Investigating possible solutions for this problem, I thought about using CUDA graphs' host execution nodes (cudaGraphAddHostNode
). I was hoping to have the option to block and unblock streams on the host side instead of the device side with the wait kernel, while still using graphs.
I made a test program with two graphs. One graph does a host-to-device copy, calls a host function (with a host execution node) that waits in a loop for the "event" variable to stop being equal to 0
(i.e. waits for the "event"), then does a device-to-host copy. Another graph does a memset on the device memory, then calls a host function that sets the "event" variable to 1
(i.e. signals the "event"). I launch the first graph on one stream, the second on another, then synchronize on the first stream.
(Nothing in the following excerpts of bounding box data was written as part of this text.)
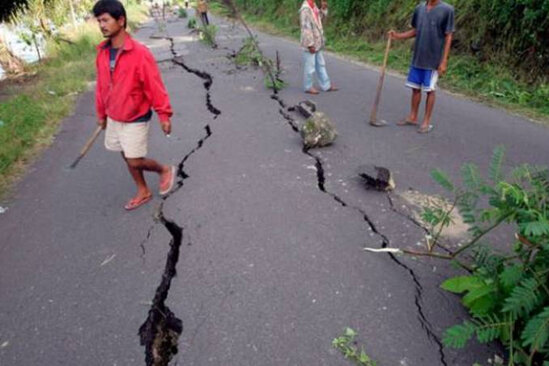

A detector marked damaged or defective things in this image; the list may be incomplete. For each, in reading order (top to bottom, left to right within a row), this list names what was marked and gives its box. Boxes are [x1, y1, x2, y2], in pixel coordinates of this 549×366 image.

large crack in asphalt [137, 31, 220, 366]
large crack in asphalt [268, 89, 446, 366]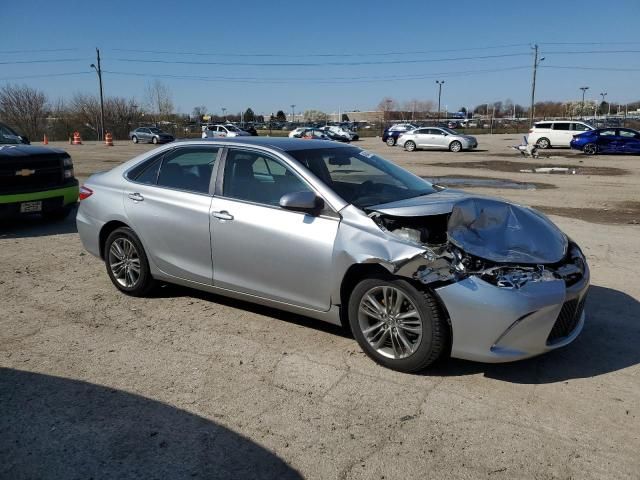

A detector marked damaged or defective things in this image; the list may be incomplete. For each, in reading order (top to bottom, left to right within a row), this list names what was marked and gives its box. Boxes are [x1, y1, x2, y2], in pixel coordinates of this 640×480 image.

crumpled hood [368, 190, 568, 262]
deployed airbag [448, 199, 568, 266]
cracked asphalt [0, 136, 636, 480]
damaged front bumper [436, 262, 592, 364]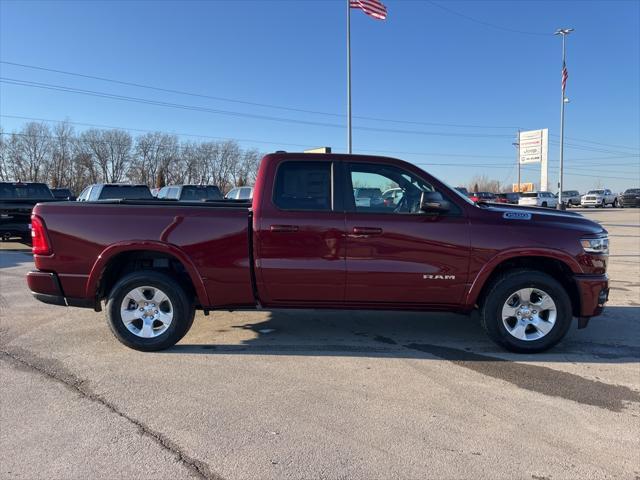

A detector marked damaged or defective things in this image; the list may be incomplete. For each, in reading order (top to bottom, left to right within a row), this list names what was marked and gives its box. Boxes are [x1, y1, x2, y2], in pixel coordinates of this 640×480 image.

crack in pavement [0, 348, 225, 480]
The result was that both graphs were launched as expected, the "wait" host function was executed, and the first stream was blocked successfully. However, even though the second graph was launched, the "signal" host function was never executed.
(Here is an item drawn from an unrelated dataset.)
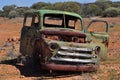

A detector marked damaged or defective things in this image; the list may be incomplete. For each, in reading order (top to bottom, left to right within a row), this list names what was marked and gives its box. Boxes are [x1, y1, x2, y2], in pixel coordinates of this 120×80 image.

rusty abandoned truck [19, 9, 109, 71]
corroded metal body [19, 9, 109, 71]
I realized that CUDA's implementation is likely serializing all host execution nodes in the context, so the "signal" node is forever waiting for the "wait" node to finish before executing. The documentation is even saying that "host functions without a mandated order (such as in independent streams) execute in undefined order and may be serialized".
I also tried launching the graphs from separate host threads, but that didn't work.
Is there some kind of way to make host execution nodes on different streams concurrent that I'm missing?